> Required task
Skip the pictures. Copy all the rest of the records down exactly.
** Begin Exercise input **
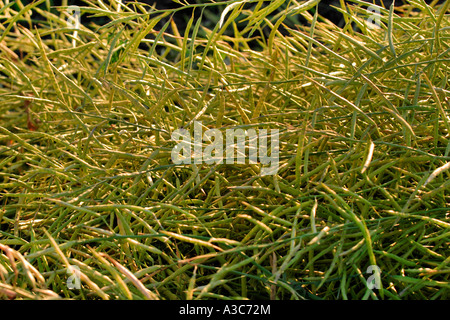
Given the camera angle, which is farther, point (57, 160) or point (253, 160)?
point (57, 160)

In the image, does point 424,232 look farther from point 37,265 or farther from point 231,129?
point 37,265

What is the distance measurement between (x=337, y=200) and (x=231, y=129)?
0.56 feet

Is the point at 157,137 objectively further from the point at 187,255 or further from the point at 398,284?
the point at 398,284

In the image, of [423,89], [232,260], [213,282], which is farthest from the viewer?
[423,89]

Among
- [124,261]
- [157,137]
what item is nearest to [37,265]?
[124,261]

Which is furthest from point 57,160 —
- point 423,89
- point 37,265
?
point 423,89

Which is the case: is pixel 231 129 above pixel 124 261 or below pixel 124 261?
above

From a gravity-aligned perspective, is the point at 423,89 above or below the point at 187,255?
above

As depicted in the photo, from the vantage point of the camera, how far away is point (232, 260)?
582 mm

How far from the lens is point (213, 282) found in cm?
47

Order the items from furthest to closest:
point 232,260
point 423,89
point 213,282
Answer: point 423,89
point 232,260
point 213,282
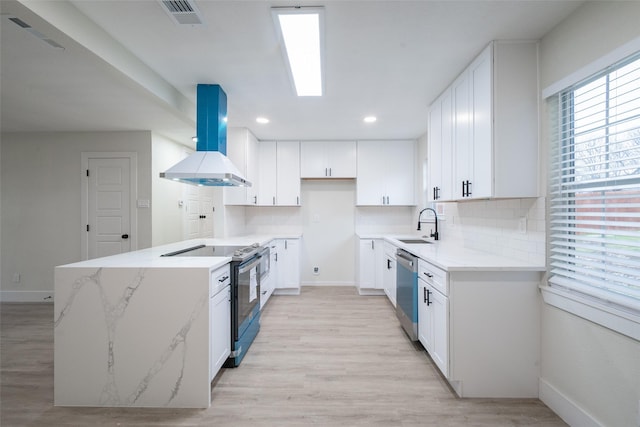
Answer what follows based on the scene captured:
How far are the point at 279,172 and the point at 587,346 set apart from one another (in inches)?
158

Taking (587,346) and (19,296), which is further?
(19,296)

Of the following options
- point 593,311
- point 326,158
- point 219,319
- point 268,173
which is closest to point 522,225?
point 593,311

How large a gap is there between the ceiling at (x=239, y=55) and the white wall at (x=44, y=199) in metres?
0.73

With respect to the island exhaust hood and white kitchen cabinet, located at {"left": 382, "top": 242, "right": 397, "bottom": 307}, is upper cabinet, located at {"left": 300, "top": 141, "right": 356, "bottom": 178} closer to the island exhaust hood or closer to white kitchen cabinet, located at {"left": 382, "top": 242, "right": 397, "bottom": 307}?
white kitchen cabinet, located at {"left": 382, "top": 242, "right": 397, "bottom": 307}

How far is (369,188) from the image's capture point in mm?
4641

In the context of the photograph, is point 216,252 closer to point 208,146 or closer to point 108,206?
point 208,146

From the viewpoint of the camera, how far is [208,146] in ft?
9.20

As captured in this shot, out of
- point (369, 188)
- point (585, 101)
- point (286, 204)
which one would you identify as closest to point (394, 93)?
point (585, 101)

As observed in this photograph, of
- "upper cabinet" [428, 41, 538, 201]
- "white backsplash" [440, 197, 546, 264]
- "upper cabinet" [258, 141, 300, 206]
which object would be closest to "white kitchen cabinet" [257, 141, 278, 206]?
"upper cabinet" [258, 141, 300, 206]

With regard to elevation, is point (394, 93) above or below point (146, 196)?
above

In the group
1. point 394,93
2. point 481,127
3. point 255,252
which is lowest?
point 255,252

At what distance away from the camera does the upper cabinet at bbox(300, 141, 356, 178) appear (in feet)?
15.2

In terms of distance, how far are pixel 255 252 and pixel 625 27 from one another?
2.94 metres

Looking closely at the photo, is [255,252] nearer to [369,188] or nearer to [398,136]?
[369,188]
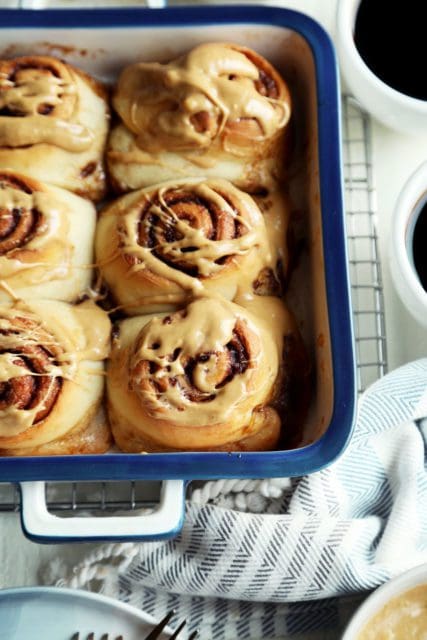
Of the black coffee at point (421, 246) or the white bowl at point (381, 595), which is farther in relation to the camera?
the black coffee at point (421, 246)

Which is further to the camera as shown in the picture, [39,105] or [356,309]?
[356,309]

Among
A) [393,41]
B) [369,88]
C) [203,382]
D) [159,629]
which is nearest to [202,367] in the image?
[203,382]

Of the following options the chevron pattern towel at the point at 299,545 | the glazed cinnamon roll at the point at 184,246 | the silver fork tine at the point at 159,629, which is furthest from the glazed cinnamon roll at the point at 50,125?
the silver fork tine at the point at 159,629

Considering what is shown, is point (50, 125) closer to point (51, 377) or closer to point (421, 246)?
point (51, 377)

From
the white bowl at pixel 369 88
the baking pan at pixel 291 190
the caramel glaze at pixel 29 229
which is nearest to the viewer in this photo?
the baking pan at pixel 291 190

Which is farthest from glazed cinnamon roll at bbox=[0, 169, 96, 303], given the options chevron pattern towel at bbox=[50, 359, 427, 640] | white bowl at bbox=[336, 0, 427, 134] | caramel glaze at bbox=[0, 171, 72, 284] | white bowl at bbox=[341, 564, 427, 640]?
white bowl at bbox=[341, 564, 427, 640]

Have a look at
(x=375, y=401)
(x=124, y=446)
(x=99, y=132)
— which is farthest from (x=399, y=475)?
(x=99, y=132)

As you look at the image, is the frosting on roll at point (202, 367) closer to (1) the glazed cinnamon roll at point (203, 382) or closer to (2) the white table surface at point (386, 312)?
(1) the glazed cinnamon roll at point (203, 382)
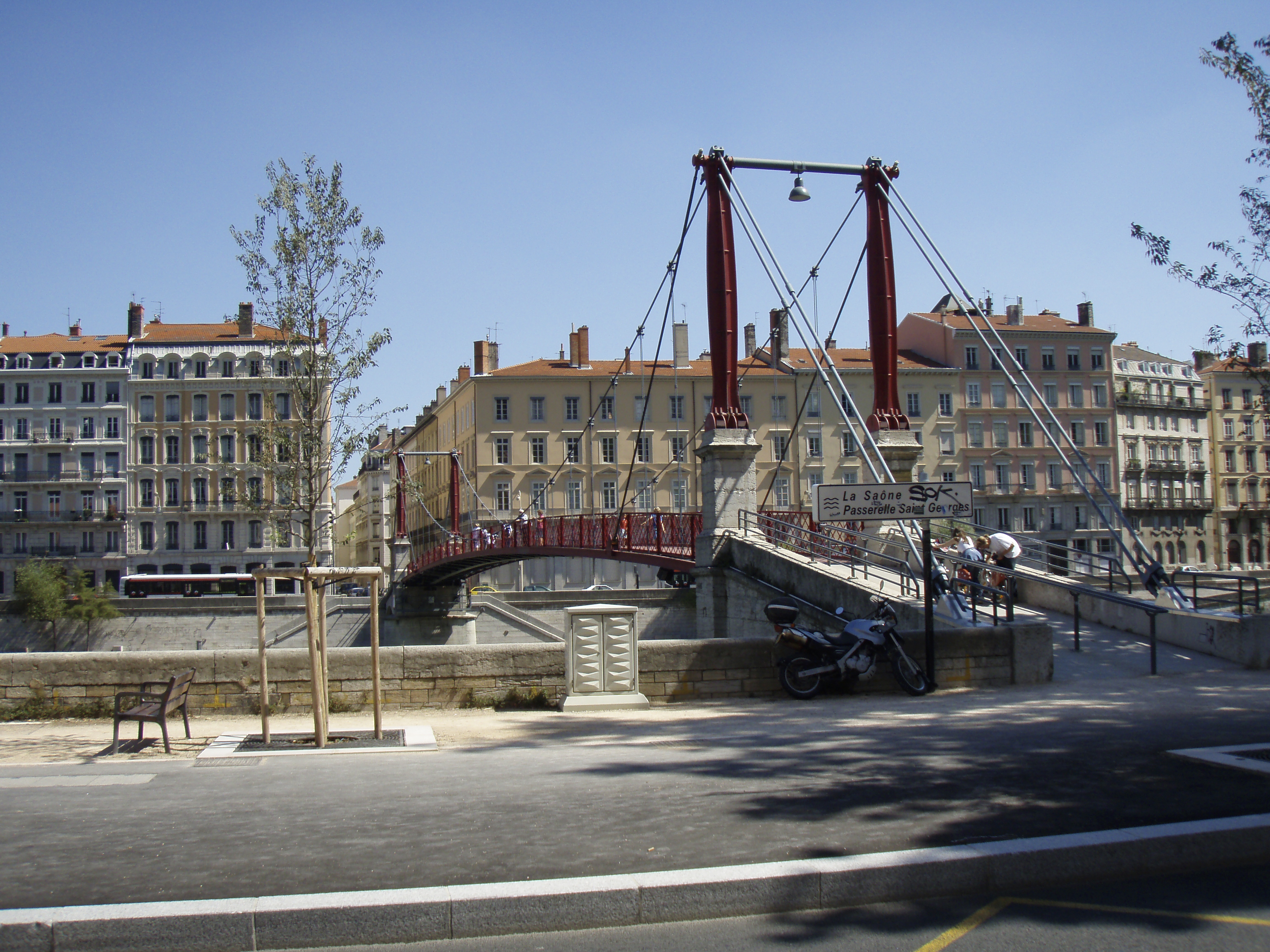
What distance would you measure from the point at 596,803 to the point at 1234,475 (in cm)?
8509

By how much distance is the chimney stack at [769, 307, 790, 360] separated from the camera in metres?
45.9

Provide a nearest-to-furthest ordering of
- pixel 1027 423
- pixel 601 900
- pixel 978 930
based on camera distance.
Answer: pixel 978 930 < pixel 601 900 < pixel 1027 423

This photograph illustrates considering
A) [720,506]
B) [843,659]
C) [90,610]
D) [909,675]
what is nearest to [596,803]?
[843,659]

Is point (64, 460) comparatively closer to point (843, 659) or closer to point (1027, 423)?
point (1027, 423)

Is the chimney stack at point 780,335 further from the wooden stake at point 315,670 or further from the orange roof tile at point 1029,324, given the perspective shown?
the wooden stake at point 315,670

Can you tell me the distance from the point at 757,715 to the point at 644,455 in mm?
51863

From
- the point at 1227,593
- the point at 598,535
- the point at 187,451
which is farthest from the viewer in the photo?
the point at 187,451

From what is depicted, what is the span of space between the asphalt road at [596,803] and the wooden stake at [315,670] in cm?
64

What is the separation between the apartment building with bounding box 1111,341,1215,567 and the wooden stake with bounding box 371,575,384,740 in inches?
2793

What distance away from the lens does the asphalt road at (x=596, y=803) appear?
502 cm

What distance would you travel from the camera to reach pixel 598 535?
2870cm

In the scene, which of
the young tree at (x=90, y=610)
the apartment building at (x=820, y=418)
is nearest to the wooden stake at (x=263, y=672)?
the young tree at (x=90, y=610)

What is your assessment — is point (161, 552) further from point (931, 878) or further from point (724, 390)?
point (931, 878)

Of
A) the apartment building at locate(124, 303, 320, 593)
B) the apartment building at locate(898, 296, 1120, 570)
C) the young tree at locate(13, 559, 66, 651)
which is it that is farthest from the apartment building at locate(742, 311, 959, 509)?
the young tree at locate(13, 559, 66, 651)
** End Exercise input **
> Finished answer
Given the camera angle, which is farther, point (57, 160) or point (253, 160)?
point (57, 160)

In the image, does point 424,232 look farther from point 37,265 or farther from point 231,129?
point 37,265

What is the distance measurement between (x=337, y=200) and (x=231, y=129)?
0.56 feet

Is the point at 157,137 objectively further from the point at 187,255 or further from the point at 398,284?
the point at 398,284

In the image, of [423,89], [232,260], [213,282], which is farthest from the viewer?
[423,89]

Among
- [124,261]
- [157,137]
what item is nearest to [37,265]?
[124,261]

Which is furthest from point 57,160 —
- point 423,89
- point 37,265
?
point 423,89

Which is the case: is pixel 231 129 above pixel 124 261 or below pixel 124 261?
above

From a gravity-aligned perspective, is the point at 423,89 above or below the point at 187,255?
above

As depicted in the photo, from the vantage point of the camera, how far away is point (232, 260)?
582 mm

How far from the lens is point (213, 282) found in cm?
47

Order the items from furthest to closest:
point 232,260
point 423,89
point 213,282
Answer: point 423,89
point 232,260
point 213,282
Answer what follows based on the scene captured:
How far are the point at 279,172 and the point at 587,346 set apart from one another (in inches)?
158

Taking (587,346) and (19,296), which is further?
(19,296)

Of the following options
- point 593,311
- point 326,158
- point 219,319
- point 268,173
which is closest to point 522,225?
point 593,311

How large a gap is there between the ceiling at (x=239, y=55) and the white wall at (x=44, y=199) in metres?
0.73

With respect to the island exhaust hood and white kitchen cabinet, located at {"left": 382, "top": 242, "right": 397, "bottom": 307}, is upper cabinet, located at {"left": 300, "top": 141, "right": 356, "bottom": 178} closer to the island exhaust hood or closer to white kitchen cabinet, located at {"left": 382, "top": 242, "right": 397, "bottom": 307}?
white kitchen cabinet, located at {"left": 382, "top": 242, "right": 397, "bottom": 307}

How far is (369,188) from the image's capture point in mm?
4641

In the context of the photograph, is point 216,252 closer to point 208,146 or closer to point 108,206?
point 208,146

From the viewpoint of the camera, how far is [208,146] in ft?
9.20

As captured in this shot, out of
- point (369, 188)
- point (585, 101)
- point (286, 204)
which one would you identify as closest to point (394, 93)?
point (585, 101)

As observed in this photograph, of
- "upper cabinet" [428, 41, 538, 201]
- "white backsplash" [440, 197, 546, 264]
- "upper cabinet" [258, 141, 300, 206]
which object would be closest to "white kitchen cabinet" [257, 141, 278, 206]?
"upper cabinet" [258, 141, 300, 206]

With regard to elevation, is point (394, 93) above or below point (146, 196)?
above

In the group
1. point 394,93
2. point 481,127
3. point 255,252
which is lowest?
point 255,252

At what distance away from the camera does the upper cabinet at bbox(300, 141, 356, 178) appear (in feet)?
15.2

In terms of distance, how far are pixel 255 252 and pixel 625 27 from one another?
2.94 metres

Looking closely at the photo, is [255,252] nearer to [369,188] or nearer to [398,136]?
[369,188]
Of the black coffee at point (421, 246) or the white bowl at point (381, 595), which is farther in relation to the camera?
the black coffee at point (421, 246)

Which is further to the camera as shown in the picture, [39,105] or [356,309]?
[356,309]

Among
A) [393,41]
B) [369,88]
C) [203,382]
D) [159,629]
which is nearest to [202,367] in the image?
[203,382]

Of the following options the chevron pattern towel at the point at 299,545 | the glazed cinnamon roll at the point at 184,246 | the silver fork tine at the point at 159,629, which is furthest from the glazed cinnamon roll at the point at 50,125?
the silver fork tine at the point at 159,629

Considering what is shown, is point (50, 125) closer to point (51, 377) or closer to point (421, 246)?
point (51, 377)

From
the white bowl at pixel 369 88
the baking pan at pixel 291 190
the caramel glaze at pixel 29 229
which is nearest to the viewer in this photo?
the baking pan at pixel 291 190

Which is farthest from glazed cinnamon roll at bbox=[0, 169, 96, 303], given the options chevron pattern towel at bbox=[50, 359, 427, 640] | white bowl at bbox=[336, 0, 427, 134] | caramel glaze at bbox=[0, 171, 72, 284] | white bowl at bbox=[341, 564, 427, 640]?
white bowl at bbox=[341, 564, 427, 640]

Have a look at
(x=375, y=401)
(x=124, y=446)
(x=99, y=132)
— which is farthest from (x=399, y=475)?
(x=99, y=132)

As you look at the image, is the frosting on roll at point (202, 367) closer to (1) the glazed cinnamon roll at point (203, 382) or closer to (2) the white table surface at point (386, 312)?
(1) the glazed cinnamon roll at point (203, 382)
What distance would you measure from the point at 596,803 to the point at 1234,475 (in cm)?
8509

By how much distance is the chimney stack at [769, 307, 790, 360] separated from the camera in metres?
45.9

Provide a nearest-to-furthest ordering of
- pixel 1027 423
- pixel 601 900
- pixel 978 930
based on camera distance.
Answer: pixel 978 930 < pixel 601 900 < pixel 1027 423

This photograph illustrates considering
A) [720,506]
B) [843,659]
C) [90,610]
D) [909,675]
what is nearest to [596,803]?
[843,659]

Is point (64, 460) comparatively closer to point (843, 659) or closer to point (1027, 423)?
point (1027, 423)

Is the chimney stack at point 780,335 further from the wooden stake at point 315,670 or further from the orange roof tile at point 1029,324, given the perspective shown?
the wooden stake at point 315,670

Can you tell me the distance from the point at 757,715 to the point at 644,455 in mm?
51863

From
- the point at 1227,593
- the point at 598,535
- the point at 187,451
which is farthest from the viewer in the photo?
the point at 187,451

From what is depicted, what is the span of space between the asphalt road at [596,803] and the wooden stake at [315,670] in cm?
64

What is the separation between the apartment building with bounding box 1111,341,1215,567 and the wooden stake with bounding box 371,575,384,740 in inches?
2793

What distance away from the lens does the asphalt road at (x=596, y=803) appear?
502 cm

What distance would you travel from the camera to reach pixel 598 535?
2870cm

In the scene, which of
the young tree at (x=90, y=610)
the apartment building at (x=820, y=418)
is nearest to the wooden stake at (x=263, y=672)?
the young tree at (x=90, y=610)

What is your assessment — is point (161, 552) further from point (931, 878) or further from point (724, 390)?
point (931, 878)

Of
A) the apartment building at locate(124, 303, 320, 593)
B) the apartment building at locate(898, 296, 1120, 570)
C) the young tree at locate(13, 559, 66, 651)
which is it that is farthest from the apartment building at locate(742, 311, 959, 509)?
the young tree at locate(13, 559, 66, 651)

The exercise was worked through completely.